If you think candor like that is refreshing in Washington’s foggy environs, you’re going to love this: Mitchell’s an ardent Democrat who served as the deputy administrator of farm programs in the Clinton Administration’sFarm Service Agency before returning to run GIPSA for the Obama White House from June 1, 2012 through noon, Jan. 20, 2017.
His first USDA tour may have informed his second because, beginning in 1994, USDA began to implement its last major overhaul. (Old-timers may remember it as when “ASCS became FSA.”) When that redo was nearly complete, Mitchell says, two USDA programs still lacked homes: the Federal Grain Inspection Service and the Packers and Stockyards Administration.
“So USDA threw them together at the last minute to create GIPSA,” he says. But “they were misfits from the start because each operates under its own Act to do different work by different staffs.”
After overseeing the disparate parts for more than four years, Mitchell has no problem with Secretary of Agriculture Sonny Perdue’s plan to place GIPSA under the Agricultural Marketing Service umbrella to, as Perdue explained last September, “provide a unified USDA presence focused not on programs, but on customers and the services they are provided.”
That’s a good idea, says Mitchell from Austin, TX, where he is the coordinator for commodity programs at the Texas Department of Agriculture. “If you can provide a more sound platform for [GIPSA’s] two efforts that helps both farmers and agriculture, that’s good government and everybody comes out ahead.”
Several farm groups, however, aren’t as hopeful about Perdue’s GIPSA move. Roger Johnson, president of the National Farmers Union, issued a press release Nov. 30 to condemn the change. It noted that Perdue was making a “big step in the wrong direction” especially now “when just a handful of companies control all the markets that supply and buy from family farmers and ranchers.”
Worse, Johnson added, the move “comes on top of USDA’s decision to withdraw the Farmer Fair Practices Rules…”

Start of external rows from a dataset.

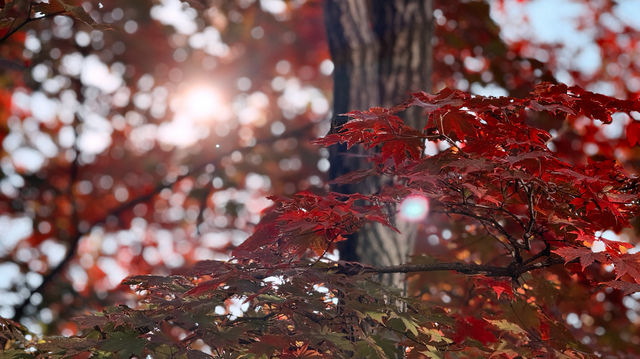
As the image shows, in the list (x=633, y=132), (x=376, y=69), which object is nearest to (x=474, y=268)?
(x=633, y=132)

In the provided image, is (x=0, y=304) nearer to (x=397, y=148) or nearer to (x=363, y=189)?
(x=363, y=189)

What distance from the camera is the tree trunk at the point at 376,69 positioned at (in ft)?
11.8

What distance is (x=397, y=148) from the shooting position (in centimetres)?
235

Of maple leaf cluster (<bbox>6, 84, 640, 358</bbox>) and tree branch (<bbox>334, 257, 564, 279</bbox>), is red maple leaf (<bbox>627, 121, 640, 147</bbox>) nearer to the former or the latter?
maple leaf cluster (<bbox>6, 84, 640, 358</bbox>)

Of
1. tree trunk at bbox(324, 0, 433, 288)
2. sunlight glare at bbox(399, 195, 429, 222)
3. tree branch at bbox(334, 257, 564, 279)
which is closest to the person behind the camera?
sunlight glare at bbox(399, 195, 429, 222)

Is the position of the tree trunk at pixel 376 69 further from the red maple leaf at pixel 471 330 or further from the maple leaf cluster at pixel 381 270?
the maple leaf cluster at pixel 381 270

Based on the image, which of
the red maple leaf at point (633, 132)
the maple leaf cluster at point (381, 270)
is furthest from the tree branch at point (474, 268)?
the red maple leaf at point (633, 132)

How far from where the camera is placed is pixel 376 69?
4.05m

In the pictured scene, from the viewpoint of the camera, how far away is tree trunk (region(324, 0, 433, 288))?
11.8 ft

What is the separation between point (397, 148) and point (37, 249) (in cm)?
1087

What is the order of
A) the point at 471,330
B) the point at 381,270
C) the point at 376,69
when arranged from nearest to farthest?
the point at 381,270 → the point at 471,330 → the point at 376,69

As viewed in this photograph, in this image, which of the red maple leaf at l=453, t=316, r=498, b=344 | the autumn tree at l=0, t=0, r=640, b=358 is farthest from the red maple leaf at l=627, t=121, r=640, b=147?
the red maple leaf at l=453, t=316, r=498, b=344

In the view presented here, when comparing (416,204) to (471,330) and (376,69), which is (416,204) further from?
(376,69)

The Farmers Union boss is right on both counts; the GIPSA move became a done deal on Nov. 29 when USDA issued the “final rule” on it. And, yes, the Farmer Fair Practices Rules—known for years as the GIPSA Rule—is a goner, too.
The GIPSA rule, however, has been a goner for a while; it was effectively dead the instant the Trump Administration was sworn in. Perdue just ordered the bureaucratic moves to officially kill it.
And with it, Mitchell says, went an important tool for farmers and ranchers to challenge Big Ag’s power in today’s heavily concentrated and integrated markets. “The GIPSA Rule was a way for an individual farmer or a group of farmers to be afforded protection against damages caused by anticompetitive behavior,” he explains.
What it wasn’t, though, was an antitrust rule that gave GIPSA power to take action against ag players. “Antitrust is what the Justice Department does; GIPSA does anti-competition,” explains its former administrator.
Anti-competition might “be small potatoes” next to antitrust, relates Mitchell, “but with enough potatoes, you can still make a lot of fries.”
Hopefully, that’s what the repositioned GIPSA will be able to do better than when it was a standalone organization, suggests Mitchell.
“The GIPSA Rule is dead but GIPSA and its mission are still very much alive,” he adds.